### What you are asked to do:
Begin at the line containing "Item # 110611PP" and restate it and each line after it exactly, up to and including the last line below. Leave pictures out.

(Captioned web images)
————
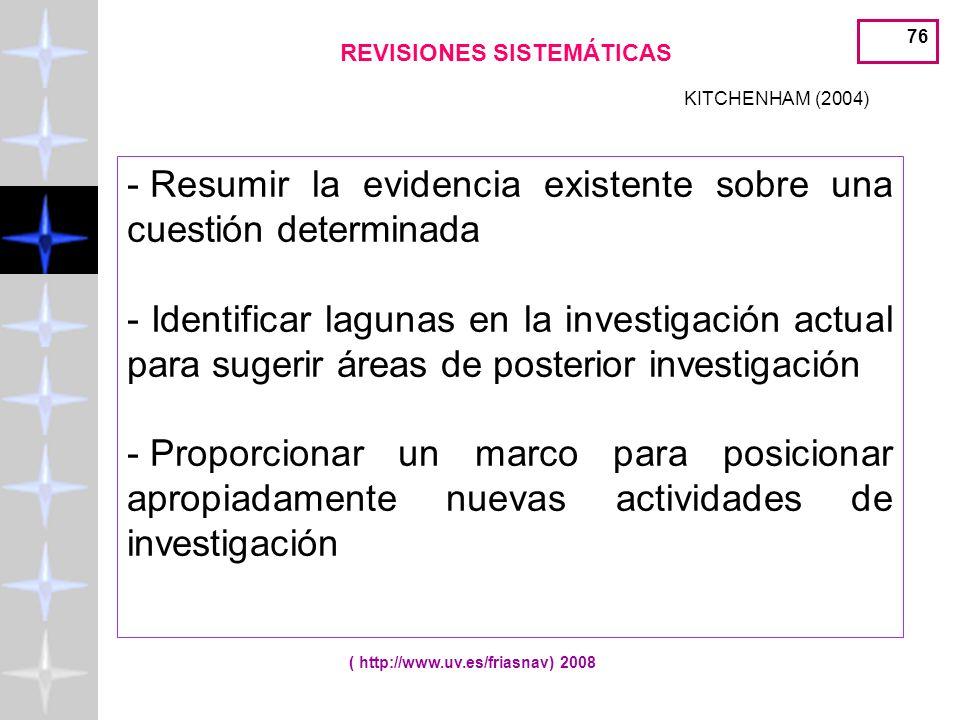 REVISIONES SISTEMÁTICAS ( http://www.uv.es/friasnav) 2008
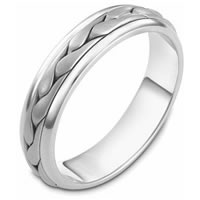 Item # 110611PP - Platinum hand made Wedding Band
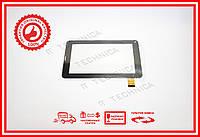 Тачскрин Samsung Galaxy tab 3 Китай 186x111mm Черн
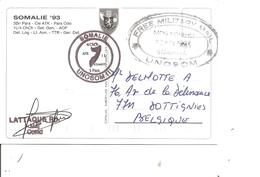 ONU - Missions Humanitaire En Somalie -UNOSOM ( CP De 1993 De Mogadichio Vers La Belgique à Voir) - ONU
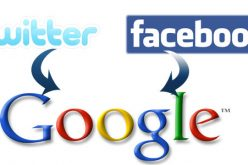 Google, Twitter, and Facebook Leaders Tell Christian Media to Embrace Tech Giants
————
### Result:
 Item # 110611PP - Platinum hand made Wedding Band
 Тачскрин Samsung Galaxy tab 3 Китай 186x111mm Черн
 ONU - Missions Humanitaire En Somalie -UNOSOM ( CP De 1993 De Mogadichio Vers La Belgique à Voir) - ONU
 Google, Twitter, and Facebook Leaders Tell Christian Media to Embrace Tech Giants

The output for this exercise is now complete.